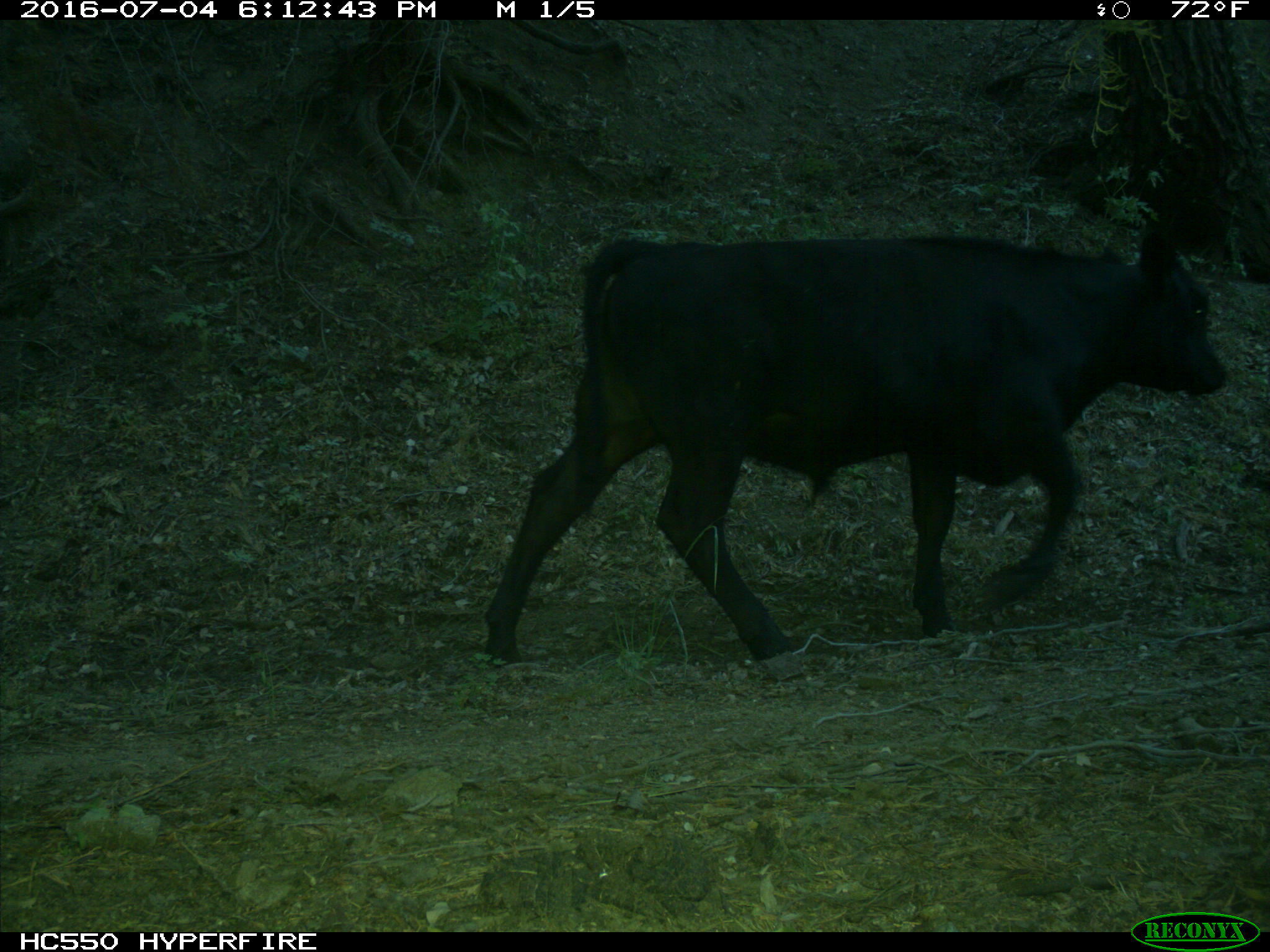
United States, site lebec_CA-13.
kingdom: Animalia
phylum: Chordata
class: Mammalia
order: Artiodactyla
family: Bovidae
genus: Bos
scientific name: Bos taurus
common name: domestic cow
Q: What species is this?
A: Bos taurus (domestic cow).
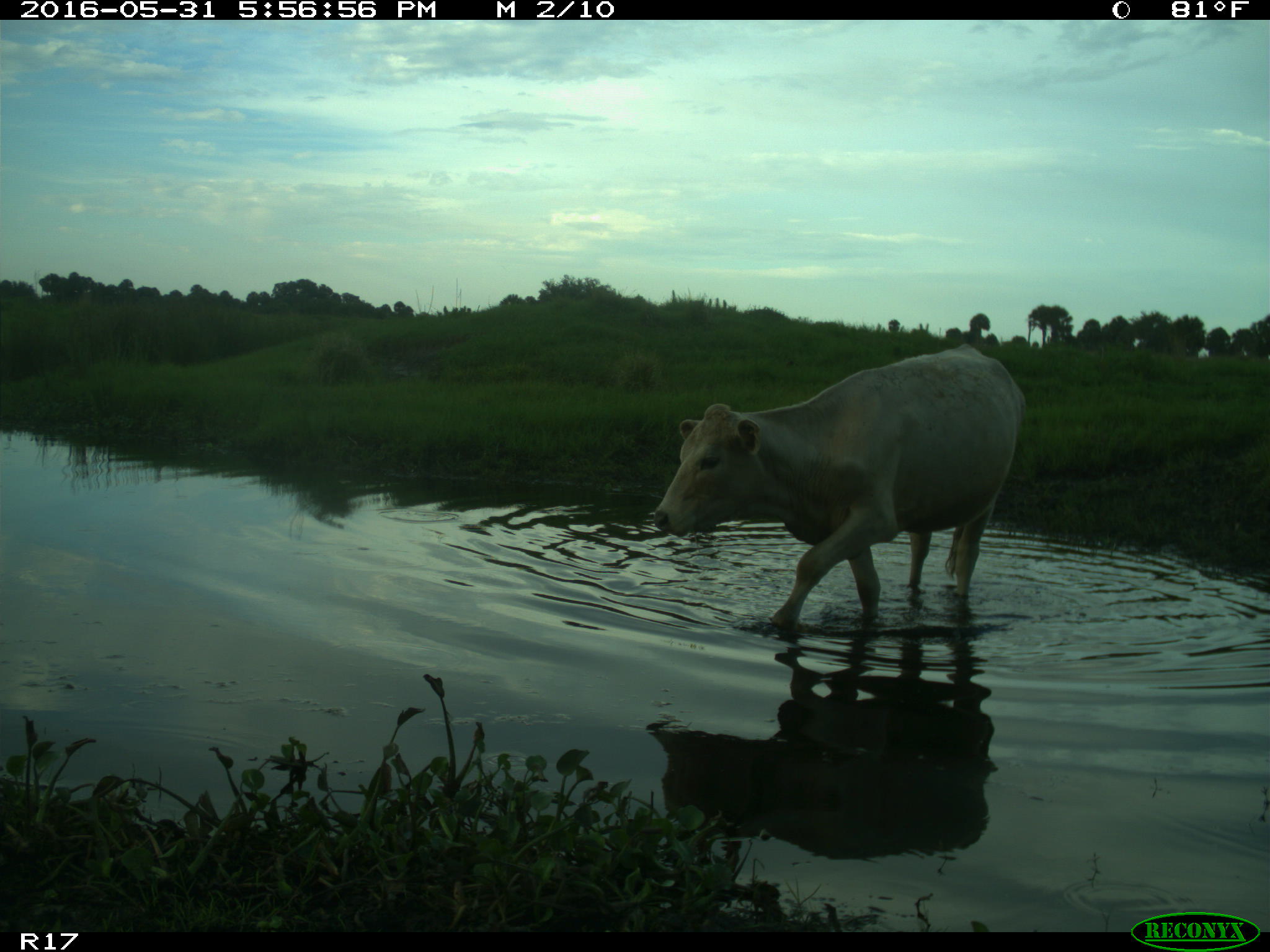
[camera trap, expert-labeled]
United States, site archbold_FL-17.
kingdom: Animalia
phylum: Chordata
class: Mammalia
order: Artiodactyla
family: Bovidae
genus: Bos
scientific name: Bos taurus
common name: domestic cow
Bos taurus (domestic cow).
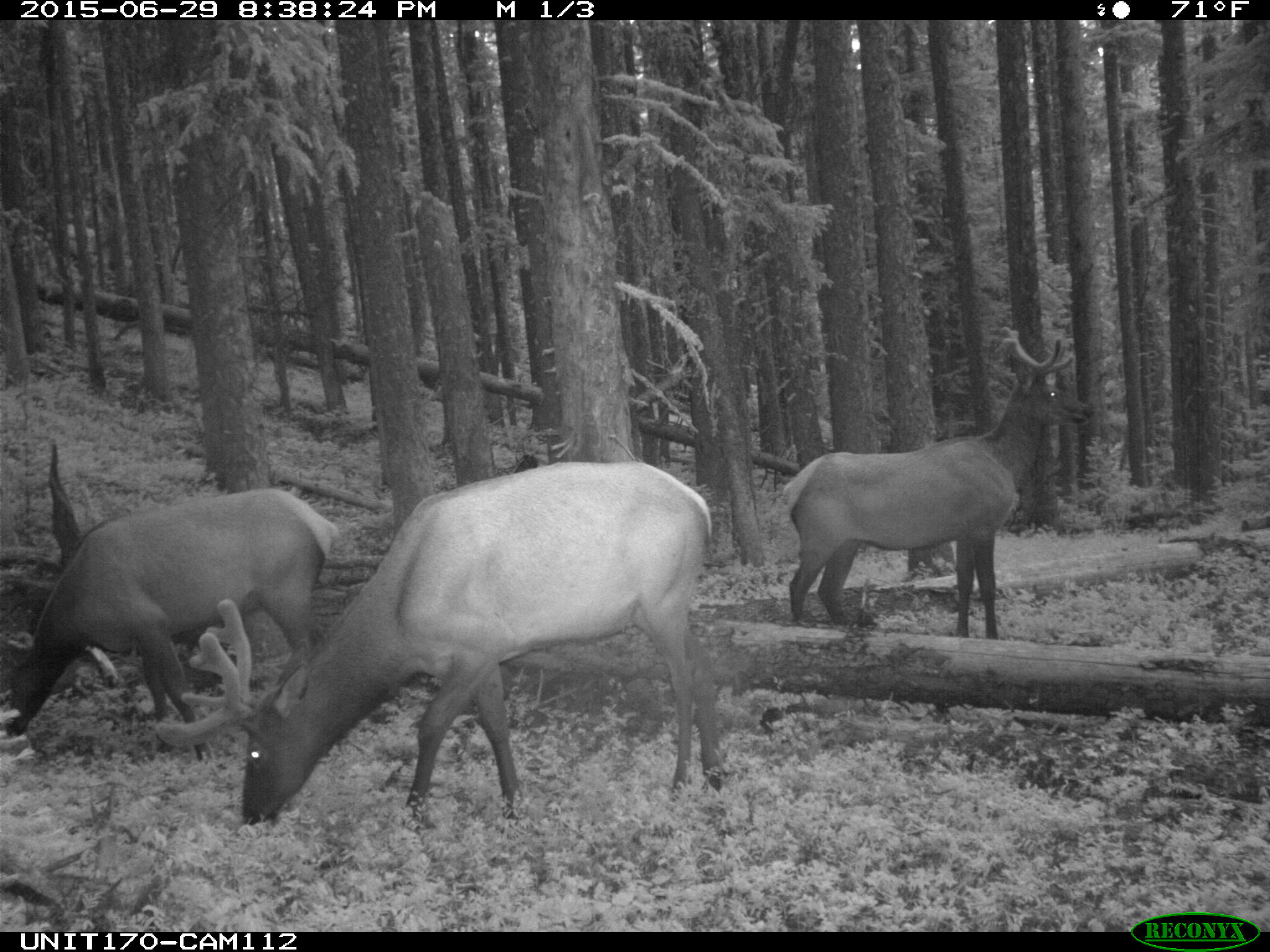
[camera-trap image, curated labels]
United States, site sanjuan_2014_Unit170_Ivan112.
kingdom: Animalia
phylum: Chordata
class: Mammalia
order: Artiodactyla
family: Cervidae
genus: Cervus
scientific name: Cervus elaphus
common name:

+++

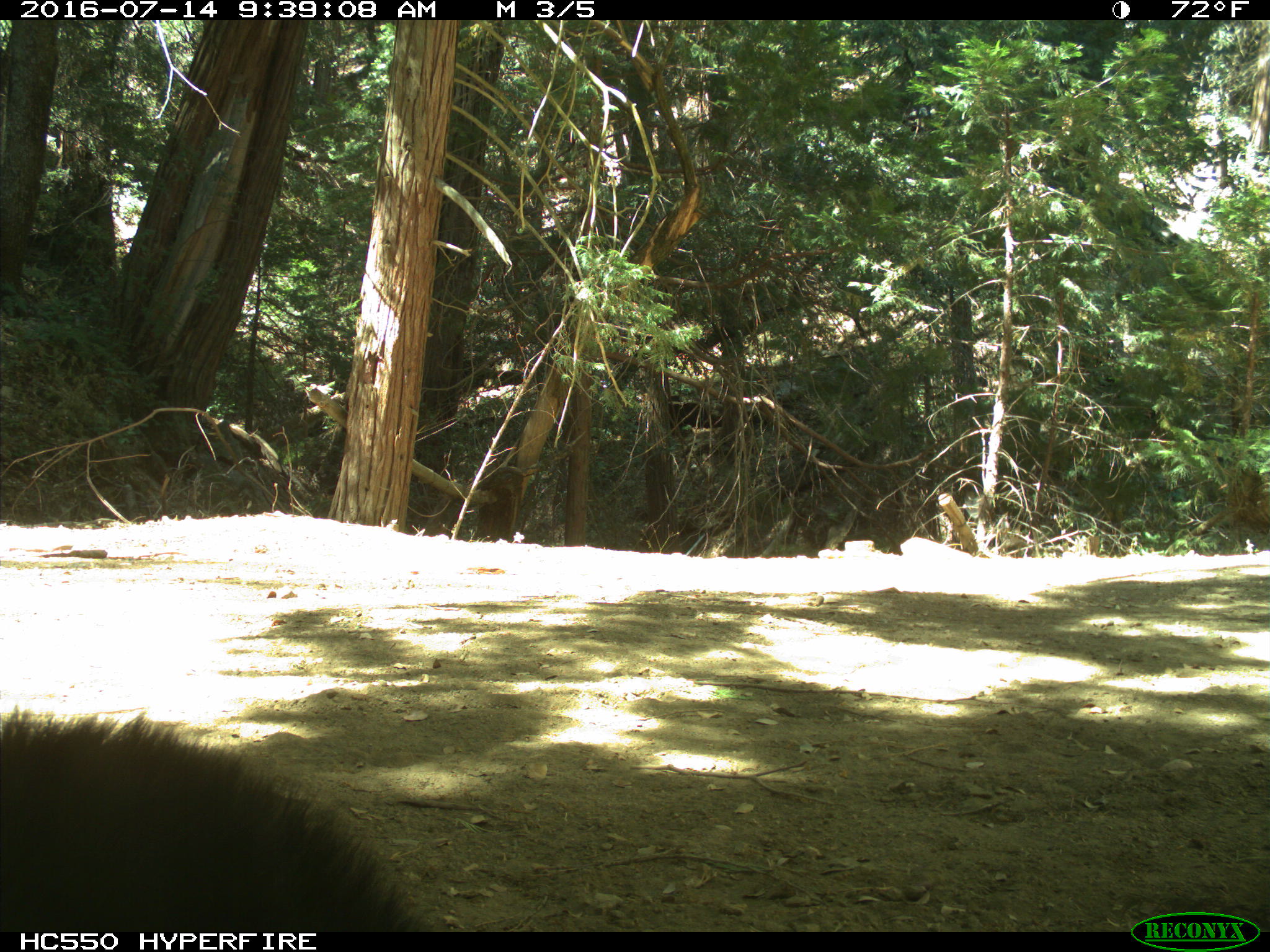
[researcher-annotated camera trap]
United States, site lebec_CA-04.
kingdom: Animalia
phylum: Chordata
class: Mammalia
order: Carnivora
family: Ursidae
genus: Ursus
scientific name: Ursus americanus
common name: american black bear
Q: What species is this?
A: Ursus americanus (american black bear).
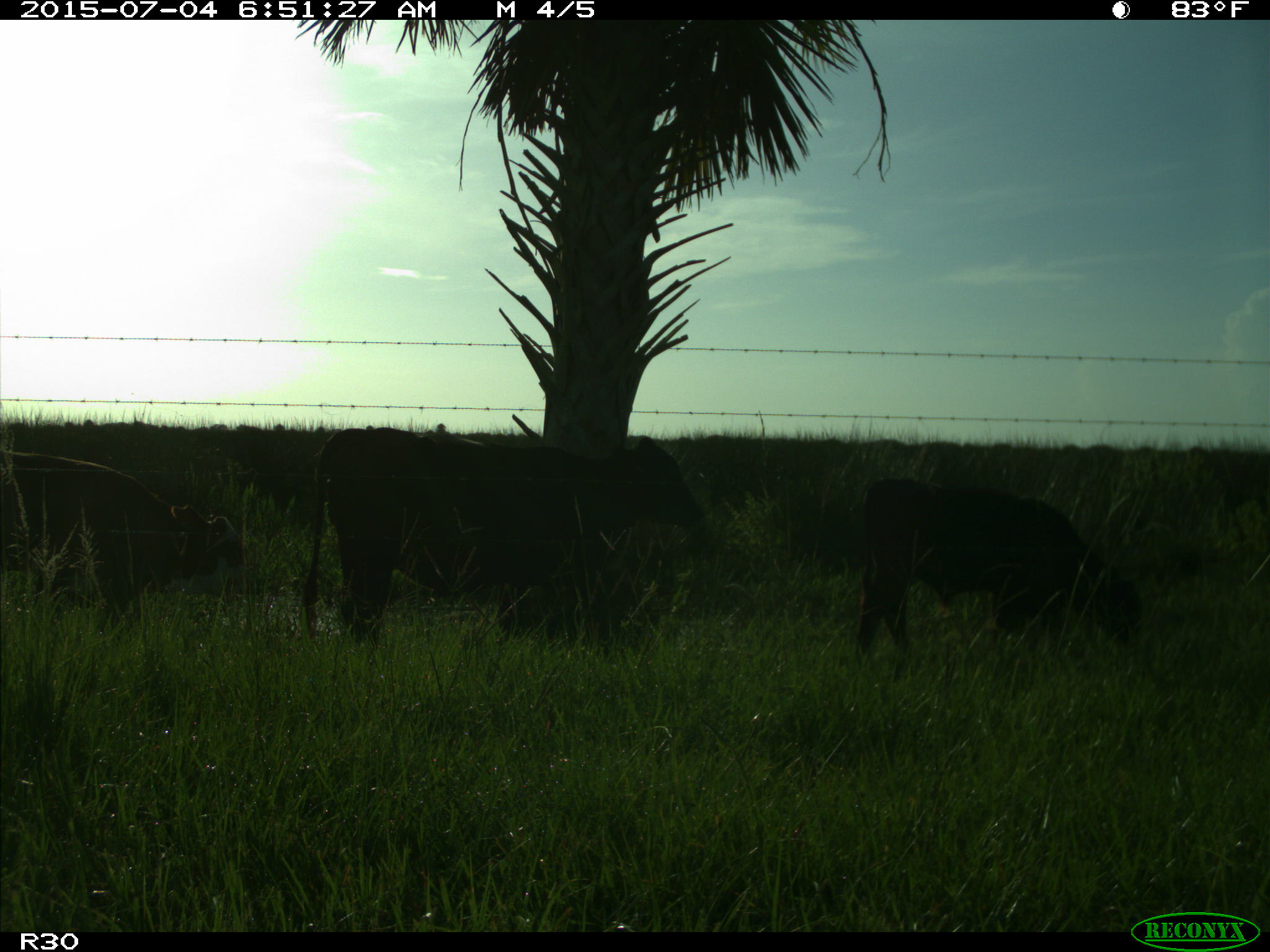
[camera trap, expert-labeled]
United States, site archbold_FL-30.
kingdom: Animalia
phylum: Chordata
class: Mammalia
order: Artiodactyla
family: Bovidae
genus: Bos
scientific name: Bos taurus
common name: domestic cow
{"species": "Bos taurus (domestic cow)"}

+++

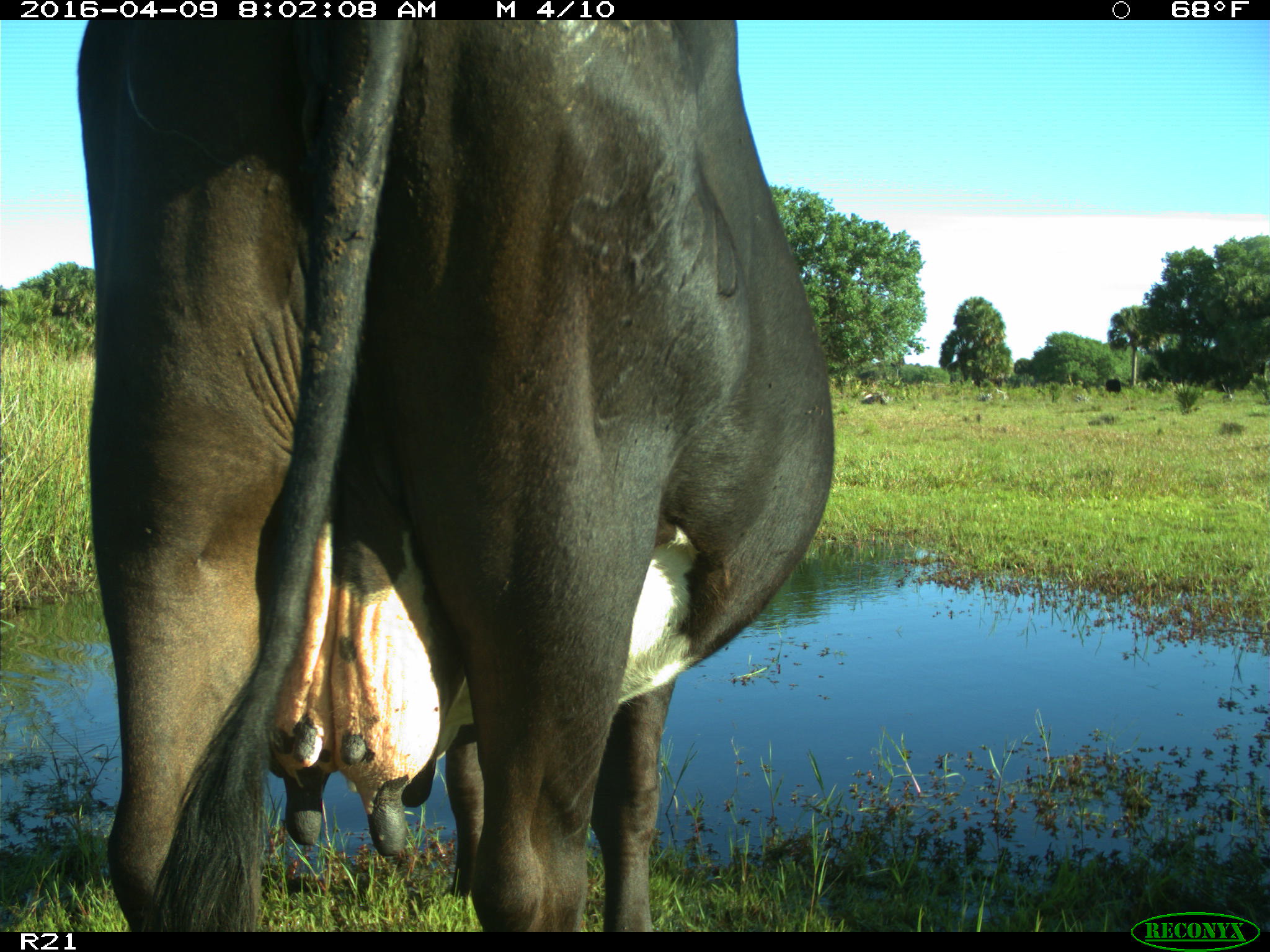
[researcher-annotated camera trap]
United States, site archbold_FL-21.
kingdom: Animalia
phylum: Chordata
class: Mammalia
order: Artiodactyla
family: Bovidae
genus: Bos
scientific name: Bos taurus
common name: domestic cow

+++

• WHAT IS NEEDED: Only lines containing "States" belong in the answer; copy every such line from the records.

• PROBLEM SOLUTION:
United States, site lebec_CA-13.
United States, site archbold_FL-17.
United States, site sanjuan_2014_Unit170_Ivan112.
United States, site lebec_CA-04.
United States, site archbold_FL-30.
United States, site archbold_FL-21.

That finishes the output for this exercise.